Staff were suitably experienced, competent, and able to conduct their role. Staff feedback was their roles could be challenging, though the new model aimed to provide greater flexibility to respond to patient needs. The first responder was described as flexible and could cover multiple roles and move between teams. For example, supporting the crisis line, assessment of patients in accident and emergency departments and supporting people in their own homes as part of the home treatment teams. Some geographical areas of the Trust were difficult to recruit to, such as East Cheshire. Vacancy figures did not consistently reflect the impact of vacancies on staff, as they did not include sickness, maternity leave, and other reasons for absence. Gaps in psychology were identified across all the teams in the crisis pathway and the trust had found difficulty in recruiting to these posts. Staff provided mixed feedback about frequency of supervision and appraisal, though staff feedback was they felt supported by their immediate managers.

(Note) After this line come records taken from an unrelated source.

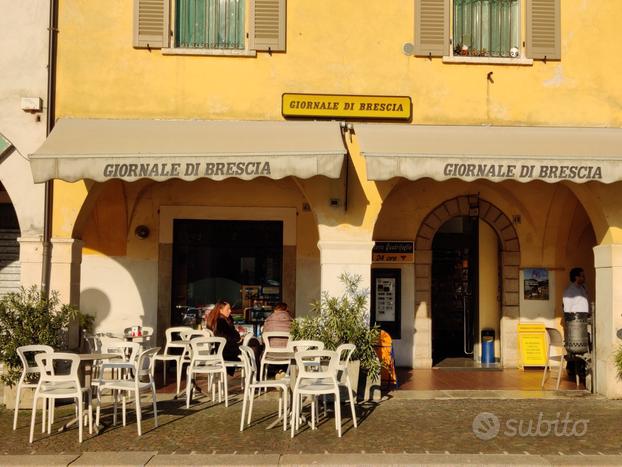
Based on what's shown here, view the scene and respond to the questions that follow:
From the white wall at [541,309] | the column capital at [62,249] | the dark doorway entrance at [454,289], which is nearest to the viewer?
the column capital at [62,249]

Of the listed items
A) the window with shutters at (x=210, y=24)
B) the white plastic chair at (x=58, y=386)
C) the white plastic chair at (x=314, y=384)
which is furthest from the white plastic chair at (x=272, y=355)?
the window with shutters at (x=210, y=24)

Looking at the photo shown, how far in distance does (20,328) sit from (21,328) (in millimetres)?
13

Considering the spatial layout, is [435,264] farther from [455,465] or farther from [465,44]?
[455,465]

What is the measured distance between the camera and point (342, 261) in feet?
39.0

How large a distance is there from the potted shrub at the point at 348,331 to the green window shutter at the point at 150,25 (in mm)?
4547

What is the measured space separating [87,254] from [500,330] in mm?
A: 7921

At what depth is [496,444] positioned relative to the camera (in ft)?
28.2

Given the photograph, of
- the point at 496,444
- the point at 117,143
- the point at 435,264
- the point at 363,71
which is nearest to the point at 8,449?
the point at 117,143

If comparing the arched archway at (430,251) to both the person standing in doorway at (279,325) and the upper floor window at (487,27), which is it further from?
the person standing in doorway at (279,325)

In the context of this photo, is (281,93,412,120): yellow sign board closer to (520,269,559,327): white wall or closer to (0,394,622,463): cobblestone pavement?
(0,394,622,463): cobblestone pavement

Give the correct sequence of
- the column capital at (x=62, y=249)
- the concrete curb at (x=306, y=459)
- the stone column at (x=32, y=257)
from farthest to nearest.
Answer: the column capital at (x=62, y=249) < the stone column at (x=32, y=257) < the concrete curb at (x=306, y=459)

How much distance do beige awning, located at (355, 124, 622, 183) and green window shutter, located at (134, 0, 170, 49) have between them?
11.1ft

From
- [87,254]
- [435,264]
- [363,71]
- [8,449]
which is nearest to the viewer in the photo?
[8,449]

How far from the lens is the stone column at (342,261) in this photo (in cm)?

There were staffing levels and skill mix to make sure people received safe, good quality care that met their needs. With the trust still in the process of embedding new models of care we did not see concerns that impacted assessments being completed, because teams were working flexibly to support the assessment process. Information on staffing was managed through daily resource meetings. The new model included flexibility to move staff across teams, aimed at reducing any unnecessary repetition of assessment processes. However, staff feedback was the impact of ‘self-defined crisis’ meant more people were presenting for assessment, and did not have a mental health condition, which added pressure to the assessment process. Staffing was managed through governance meetings, which identified current vacancy and absence rates. From this meeting the East Cheshire recruitment issue was added to the risk register earlier in 2024. Staffing rosters we requested and assessed as part of the inspection included information for covering staff vacancies, absence, and sickness. When staffing levels appeared below expected levels, this information was not clear and suggested teams could be below stated numbers. However, with staff working flexibly across teams the Trust was managing to assess people and refer to Trust or third sector services.
Staff did not consistently receive the support they need to deliver safe care. This included supervision, appraisal, and support to develop, improve services and where needed, professional revalidation. The overall compliance was rate was 64%.This excluded the two staff groups in management and street triage Chester, which had a rate of 0%. The 3 home treatment teams had an average supervision compliance rate of 62%, liaison psychiatry teams had an average completion rate of 77% and crisis line 73%. The trust appraisal compliance rate reported internally was 71%, and to NHS iEngland as 63%. The 3 home treatment teams had an average compliance rate of 73%, psychiatry liaison teams an average of 60% and crisis line was 80%.
Infection prevention and control
We did not look at Infection prevention and control during this assessment. The score for this quality statement is based on the previous rating for Safe.
Medicines optimisation
We did not look at Medicines optimisation during this assessment. The score for this quality statement is based on the previous rating for Safe.